Handling emails.
Each user is given an email address, linked to their work email address. Aglide's Zero Trust model means very little is known about who owns each email, besides what address it is linked to.
When emails are sent to these addresses, Aglide determines if they could support SSO enforcement. If they can't, they are automatically forwarded to the linked email address. If they can, they're encrypted with zero trust, end-to-end, public key cryptography, and temporarily stored.
Aglide has never, and will never, bulk store and analyse your emails. It is impossible for Aglide, or anyone else for that matter, to read your stored emails.

Processing
Aglide email addresses are of the format [anonomousID]@aglidesso.com. When an email is sent to this address, the anonomous ID is used to recover the linked email address and public key. Email addresses are administratively encrypted at rest.
When emails are send to these addresses, they are checked against known emails that could support SSO enforcement. If there is a match, the email is encrypted, temporarily stored, and potentially forwarded to the user's workspace admin. If not, the email is forwarded to the linked email address, and not stored.

The purpose of Aglide email addresses.
Aglide Desktop is better able to perform certain functions (e.g., SSO, AutoMigration, etc.) when it has access to data from certain emails (e.g., confirmation links). As a result, relevant emails are stored so the Aglide Desktop app can access them when running these processes. As soon as an email is recovered by the app, it's deleted.
While your authenticated Aglide desktop app may need these emails, Aglide does not. That is why we are very selective about the emails we store, we store them in a way that ensures only the app signed in to by you can access them, and they are only stored temporarily.
It is impossible for Aglide, or anyone else for that matter, to read your stored emails.
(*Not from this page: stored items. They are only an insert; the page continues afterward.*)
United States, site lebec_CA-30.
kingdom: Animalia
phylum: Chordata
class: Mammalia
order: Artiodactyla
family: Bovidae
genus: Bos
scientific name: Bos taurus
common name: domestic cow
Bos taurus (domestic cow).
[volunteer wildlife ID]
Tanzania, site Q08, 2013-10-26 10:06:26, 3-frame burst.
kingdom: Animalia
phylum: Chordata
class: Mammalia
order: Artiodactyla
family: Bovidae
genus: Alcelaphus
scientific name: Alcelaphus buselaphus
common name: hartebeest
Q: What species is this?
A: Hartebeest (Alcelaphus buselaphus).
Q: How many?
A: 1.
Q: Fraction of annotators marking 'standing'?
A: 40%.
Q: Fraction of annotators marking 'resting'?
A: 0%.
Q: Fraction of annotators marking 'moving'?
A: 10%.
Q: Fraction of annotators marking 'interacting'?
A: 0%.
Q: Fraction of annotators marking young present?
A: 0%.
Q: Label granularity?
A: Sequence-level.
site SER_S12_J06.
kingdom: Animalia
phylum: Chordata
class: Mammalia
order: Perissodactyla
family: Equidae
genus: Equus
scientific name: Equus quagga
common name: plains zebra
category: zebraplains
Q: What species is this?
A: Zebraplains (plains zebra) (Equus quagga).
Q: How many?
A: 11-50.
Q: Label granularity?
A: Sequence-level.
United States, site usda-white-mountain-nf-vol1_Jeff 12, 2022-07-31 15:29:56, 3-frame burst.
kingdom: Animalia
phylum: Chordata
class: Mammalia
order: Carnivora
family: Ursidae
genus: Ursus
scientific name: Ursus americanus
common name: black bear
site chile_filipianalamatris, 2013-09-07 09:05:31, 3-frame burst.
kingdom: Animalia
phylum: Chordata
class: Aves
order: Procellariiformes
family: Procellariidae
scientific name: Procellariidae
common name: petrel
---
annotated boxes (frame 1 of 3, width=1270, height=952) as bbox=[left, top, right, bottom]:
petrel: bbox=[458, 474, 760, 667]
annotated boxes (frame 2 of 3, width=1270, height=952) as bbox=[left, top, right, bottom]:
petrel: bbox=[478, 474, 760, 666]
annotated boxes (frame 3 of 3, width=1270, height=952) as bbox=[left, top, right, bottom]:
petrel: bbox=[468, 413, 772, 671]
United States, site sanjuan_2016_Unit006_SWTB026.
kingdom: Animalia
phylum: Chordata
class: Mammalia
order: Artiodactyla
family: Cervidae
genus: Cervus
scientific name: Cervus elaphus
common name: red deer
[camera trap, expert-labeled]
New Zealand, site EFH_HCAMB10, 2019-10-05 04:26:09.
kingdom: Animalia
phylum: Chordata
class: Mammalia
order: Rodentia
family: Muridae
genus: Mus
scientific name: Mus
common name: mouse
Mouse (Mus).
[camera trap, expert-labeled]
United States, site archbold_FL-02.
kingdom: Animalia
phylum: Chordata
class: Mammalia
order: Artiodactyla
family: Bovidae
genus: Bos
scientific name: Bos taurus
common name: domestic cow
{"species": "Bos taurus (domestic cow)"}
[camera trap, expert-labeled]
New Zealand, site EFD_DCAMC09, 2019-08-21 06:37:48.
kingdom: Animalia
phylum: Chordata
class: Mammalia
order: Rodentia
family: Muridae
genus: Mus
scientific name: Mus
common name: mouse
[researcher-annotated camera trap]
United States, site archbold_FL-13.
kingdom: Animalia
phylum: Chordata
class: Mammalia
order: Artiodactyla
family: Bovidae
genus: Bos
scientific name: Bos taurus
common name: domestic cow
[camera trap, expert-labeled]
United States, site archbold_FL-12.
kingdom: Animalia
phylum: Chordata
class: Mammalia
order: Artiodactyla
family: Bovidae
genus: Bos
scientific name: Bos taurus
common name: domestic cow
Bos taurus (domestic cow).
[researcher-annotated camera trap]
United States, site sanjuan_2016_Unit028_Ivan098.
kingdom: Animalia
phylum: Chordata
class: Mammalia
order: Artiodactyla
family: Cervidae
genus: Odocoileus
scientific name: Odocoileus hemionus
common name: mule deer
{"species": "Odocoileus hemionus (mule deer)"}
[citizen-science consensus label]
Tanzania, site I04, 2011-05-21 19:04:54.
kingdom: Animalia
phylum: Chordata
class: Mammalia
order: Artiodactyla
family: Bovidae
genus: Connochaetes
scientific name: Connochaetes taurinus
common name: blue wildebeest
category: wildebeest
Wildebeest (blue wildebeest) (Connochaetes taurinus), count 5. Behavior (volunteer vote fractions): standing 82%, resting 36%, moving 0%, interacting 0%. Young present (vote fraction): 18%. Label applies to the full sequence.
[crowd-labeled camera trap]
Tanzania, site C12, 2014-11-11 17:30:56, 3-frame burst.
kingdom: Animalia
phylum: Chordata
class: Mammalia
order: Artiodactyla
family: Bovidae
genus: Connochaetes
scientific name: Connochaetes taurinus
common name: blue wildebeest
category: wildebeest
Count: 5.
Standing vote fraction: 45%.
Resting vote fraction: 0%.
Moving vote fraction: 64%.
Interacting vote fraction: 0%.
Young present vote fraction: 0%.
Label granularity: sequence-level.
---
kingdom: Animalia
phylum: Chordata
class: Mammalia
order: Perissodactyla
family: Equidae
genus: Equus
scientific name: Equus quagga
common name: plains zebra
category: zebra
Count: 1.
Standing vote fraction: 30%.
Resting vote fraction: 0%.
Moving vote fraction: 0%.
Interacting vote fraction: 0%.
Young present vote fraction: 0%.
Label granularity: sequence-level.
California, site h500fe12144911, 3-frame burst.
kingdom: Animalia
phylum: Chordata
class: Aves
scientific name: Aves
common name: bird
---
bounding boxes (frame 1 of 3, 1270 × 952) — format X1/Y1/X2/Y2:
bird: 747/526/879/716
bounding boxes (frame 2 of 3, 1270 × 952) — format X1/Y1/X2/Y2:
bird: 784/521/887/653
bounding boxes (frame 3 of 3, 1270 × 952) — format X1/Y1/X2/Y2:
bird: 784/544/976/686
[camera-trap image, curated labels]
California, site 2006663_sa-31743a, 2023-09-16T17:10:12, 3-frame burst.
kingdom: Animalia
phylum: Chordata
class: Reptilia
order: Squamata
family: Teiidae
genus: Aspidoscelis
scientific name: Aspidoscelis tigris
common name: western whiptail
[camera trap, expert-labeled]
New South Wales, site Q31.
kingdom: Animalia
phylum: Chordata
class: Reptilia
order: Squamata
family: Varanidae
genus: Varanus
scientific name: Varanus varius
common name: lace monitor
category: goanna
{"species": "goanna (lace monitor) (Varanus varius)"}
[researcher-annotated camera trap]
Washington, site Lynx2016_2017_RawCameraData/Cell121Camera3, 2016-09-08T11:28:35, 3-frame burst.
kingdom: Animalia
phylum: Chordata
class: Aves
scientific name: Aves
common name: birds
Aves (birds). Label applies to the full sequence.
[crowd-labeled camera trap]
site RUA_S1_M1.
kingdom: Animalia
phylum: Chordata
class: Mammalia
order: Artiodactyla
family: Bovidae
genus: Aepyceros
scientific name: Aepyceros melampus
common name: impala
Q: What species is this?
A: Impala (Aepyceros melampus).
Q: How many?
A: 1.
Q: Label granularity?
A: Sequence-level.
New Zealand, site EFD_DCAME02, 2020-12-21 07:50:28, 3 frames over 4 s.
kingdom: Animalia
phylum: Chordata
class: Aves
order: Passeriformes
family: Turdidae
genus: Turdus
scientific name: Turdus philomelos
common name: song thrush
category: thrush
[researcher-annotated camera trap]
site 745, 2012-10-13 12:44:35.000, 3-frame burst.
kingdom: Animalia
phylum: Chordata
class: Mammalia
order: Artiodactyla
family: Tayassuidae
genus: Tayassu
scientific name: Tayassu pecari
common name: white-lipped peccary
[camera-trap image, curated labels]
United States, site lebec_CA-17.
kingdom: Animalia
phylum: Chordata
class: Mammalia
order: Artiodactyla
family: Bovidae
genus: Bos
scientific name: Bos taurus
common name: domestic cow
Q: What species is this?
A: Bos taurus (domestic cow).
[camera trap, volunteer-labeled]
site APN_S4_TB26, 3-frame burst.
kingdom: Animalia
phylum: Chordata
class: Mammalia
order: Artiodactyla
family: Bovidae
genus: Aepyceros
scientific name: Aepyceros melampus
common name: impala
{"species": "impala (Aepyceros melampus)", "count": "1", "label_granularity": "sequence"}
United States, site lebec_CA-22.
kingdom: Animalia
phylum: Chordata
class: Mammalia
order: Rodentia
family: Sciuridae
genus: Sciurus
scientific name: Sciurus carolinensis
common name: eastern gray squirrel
Encryption and temporary storage
Each Aglide user has a public and private key pair. The private key is encrypted with the user's local key, meaning any data encrypted with the public key can only be decrypted by the user on their local machine (see section 2).
The main body of the email is encrypted with the user's public key using the RSA-OAEP standard. To allow for search, the subject, sender, and email category (e.g., password reset) are encrypted with the administrative key. The email is then temporarily stored in case it's needed for a local process, and deleted as soon as it is recovered by the desktop app.